▶ Exercise set
A – In the description of Hooten & the Lady below, condense the paragraph that begins "Travelling across the world together" into a shorter version that keeps its main facts.
B – According to the description of Hooten & the Lady below, what are all the things the two partners search for? List each one.

START Text provided

Hooten & the Lady is a British adventure drama television series that follows the story of two treasure hunter partners, British Museum curator Lady Alexandra (Ophelia Lovibond) who teams up with charismatic, roguish American adventurer Hooten (Michael Landes) in a series of global treasure-hunting escapades. It premiered on Sky 1 on 16 September 2016, and aired through 4 November 2016. The series premiered on The CW in the United States on 13 July 2017. It was cancelled by Sky 1 after one series in August 2017.

Synopsis
Travelling across the world together, Ulysses Hooten and Lady Alexandra Lindo-Parker, two initially unwilling partners, search for answers for the world's greatest mysteries. From the Amazon rainforest for Percy Fawcett's long-lost camp, to hunting across Russia for the 51st Fabergé egg, the two explore the world of the mythical and legendary. They travel from the snowy Himalayan Mountains in an attempt to track down the only scroll written by Buddha, to the catacombs of Rome to find the Libri Sibyllini, and to Alexandria on the hunt for Alexander the Great's lost tomb. A continuing storyline is of Alex's mother, Lady Lindo-Parker, who attempts to organise her daughter's wedding to her fiancé  Edward.

END Text provided
START Dataset section

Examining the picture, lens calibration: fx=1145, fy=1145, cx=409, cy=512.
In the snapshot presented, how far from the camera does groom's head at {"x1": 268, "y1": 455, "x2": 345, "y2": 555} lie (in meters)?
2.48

END Dataset section

▶ Solutions per task
A – Ulysses Hooten and Lady Alexandra Lindo-Parker, two initially unwilling partners, travel the world investigating mythical and legendary mysteries. They search the Amazon rainforest for Percy Fawcett's long-lost camp, hunt across Russia for the 51st Fabergé egg, seek the only scroll written by Buddha in the Himalayan Mountains, look for the Libri Sibyllini in the catacombs of Rome, and pursue Alexander the Great's lost tomb in Alexandria. Throughout the series, Alex's mother, Lady Lindo-Parker, tries to organize her daughter's wedding to her fiancé, Edward.

B –
- Percy Fawcett's long-lost camp
- The 51st Fabergé egg
- The only scroll written by Buddha
- The Libri Sibyllini
- Alexander the Great's lost tomb